I've never met a turkey I didn't like. Even dried up old curmudgeonous fowl can be artfully disguised in a lovely soft roll slathered with gravy or cranberry sauce. But, turkey and all the trimmings are not "our" holiday, so we often find ourselves aproned and whisk at the ready in someone else's kitchen.
I now travel like Strega Nona with an apron and my favorite whisk. Please don't think you are imposing if you ask me to make the gravy. I was taught by the masters (or mistresses) and make darn good gravy. The secret, said one grandmother, is to keep it HOT. The secret, said another, is to brown the flour. I do both. And when it's hot and bubbling, the quart or two or three stays piping hot in a slow cooker or large thermos jug.
I also bring my own basic ingredient -- raspberry jello (hard to find in London). What's Thanksgiving turkey without Auntie's Cranberry Jello Salad? It's just another dinner. Don't like jello? Don't worry. The traditional American cranberry has enough pectin to congeal in any mold! Cook with sugar and orange peel until thickened and place in a stoneware mold to chill.
The best part about Thanksgiving dinner, I think, is that everyone in our family expects a traditional meal -- turkey, stuffing, gravy, green beans, pumpkin pie. One pie per kid.

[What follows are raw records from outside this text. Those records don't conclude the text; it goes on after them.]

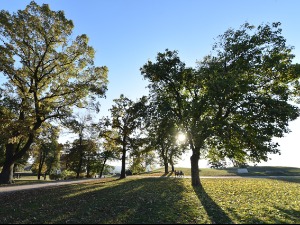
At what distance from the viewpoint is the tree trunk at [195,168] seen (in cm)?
2481

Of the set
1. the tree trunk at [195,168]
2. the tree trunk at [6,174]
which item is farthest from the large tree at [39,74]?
the tree trunk at [195,168]

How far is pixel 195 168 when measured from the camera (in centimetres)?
2536

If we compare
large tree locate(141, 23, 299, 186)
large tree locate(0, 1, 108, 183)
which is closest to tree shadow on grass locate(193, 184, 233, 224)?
large tree locate(141, 23, 299, 186)

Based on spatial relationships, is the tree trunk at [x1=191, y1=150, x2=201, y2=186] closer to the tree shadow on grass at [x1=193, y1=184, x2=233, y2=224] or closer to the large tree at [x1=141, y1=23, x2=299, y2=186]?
the large tree at [x1=141, y1=23, x2=299, y2=186]

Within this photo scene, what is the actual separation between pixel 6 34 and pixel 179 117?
2126cm

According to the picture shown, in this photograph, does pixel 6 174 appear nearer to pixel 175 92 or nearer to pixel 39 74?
pixel 39 74

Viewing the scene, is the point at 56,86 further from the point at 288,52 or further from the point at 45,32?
the point at 288,52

My earliest memory of Thanksgiving is a confusion of people and tables and chairs all set up in my grandparent's front room. I don't remember anything about the meal except I didn't want to eat it. My wise grandmother Arline disappeared into the kitchen and returned with the can of Reddi Whip. Dessert hadn't been served, but she simply filled my plate with whipped cream and sat down at her own place. Now that was a meal to remember.